杨  涛,韦世奎+,朱振峰,赵  耀   

  1. 北京交通大学 计算机与信息技术学院 信息科学研究所,北京 100044
  • 出版日期:2015-12-01 发布日期:2015-12-04

Application of Neighborhood Reversibility Verifying in Heterogeneous Data Similarity Measure

YANG Tao, WEI Shikui+, ZHU Zhenfeng, ZHAO Yao   

  1. Institute of Information Science, College of Computer and Information Technology, Beijing Jiaotong University, Beijing 100044, China
  • Online:2015-12-01 Published:2015-12-04

摘要: 在单媒体类型的同构数据对象(如图像)之间存在近邻不可逆现象,即对象A是对象B的K近邻,但B不是A的近邻。

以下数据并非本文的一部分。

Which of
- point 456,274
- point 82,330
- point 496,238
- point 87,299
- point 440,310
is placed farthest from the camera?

同样,对于异构数据对象,也存在近邻不可逆性问题。尽管关于同构数据的近邻可逆性验证问题在相关文献中已有报道,但是异构数据的近邻可逆性验证问题尚未见报道。着重研究了多媒体文档(multimedia document,MMD)间的近邻可逆性问题。首先,建立了一个跨媒体检索框架——LE-KNN(Laplacian eigenmaps-K nearest neighbors),用于实现跨媒体数据的检索。其次,基于该框架,引进了两种提升近邻可逆性的方法:一方面,重新定义多媒体文档的近邻关系矩阵,提升多媒体文档间的近邻可逆性;另一方面,在单模态检索框架下加入上下文相似性度量(contextual dissimilarity measure,CDM)算法,调整库中各媒体之间的距离,使得数据库中各数据之间的近邻距离尽可能相等,从而提升库中数据的近邻可逆性。实验数据证明,提升多媒体文档之间近邻可逆性有助于提高跨媒体检索的准确率。

关键词: 近邻可逆性, 多媒体文档, 跨媒体检索

Abstract: There is a phenomenon of neighborhood non-reversibility among single-media data objects. That is, object A is one of K neighbors of object B, but object B is not the neighbor of object A. In fact, similar phenomenon also exists among heterogeneous data objects. Although some good works had been made on neighborhood reversibility of single-media data, no effect has been paid on the neighborhood reversibility problem of heterogeneous data. This paper mainly focuses on the neighborhood reversibility problem of multimedia documents. Firstly, a cross-media retrieval framework, named LE-KNN (Laplacian eigenmaps-K nearest neighbors) is built, which is used to evaluate the effect of neighborhood reversibility in cross-media retrieval. Secondly, based on the framework, two methods are introduced to cross-media search. On the one hand, the neighborhood relationships of multimedia documents are redefined to improve the neighborhood reversibility of multimedia documents. On the other hand, contextual dissimilarity measure (CDM) algorithm is introduced to adjust the distances among single-media data objects in multimedia documents so as to improve the neighborhood reversibility of multimedia documents in dataset. The extensive experiments show that introducing the neighborhood reversibility verifying can remarkably improve the search accuracy of cross-media retrieval.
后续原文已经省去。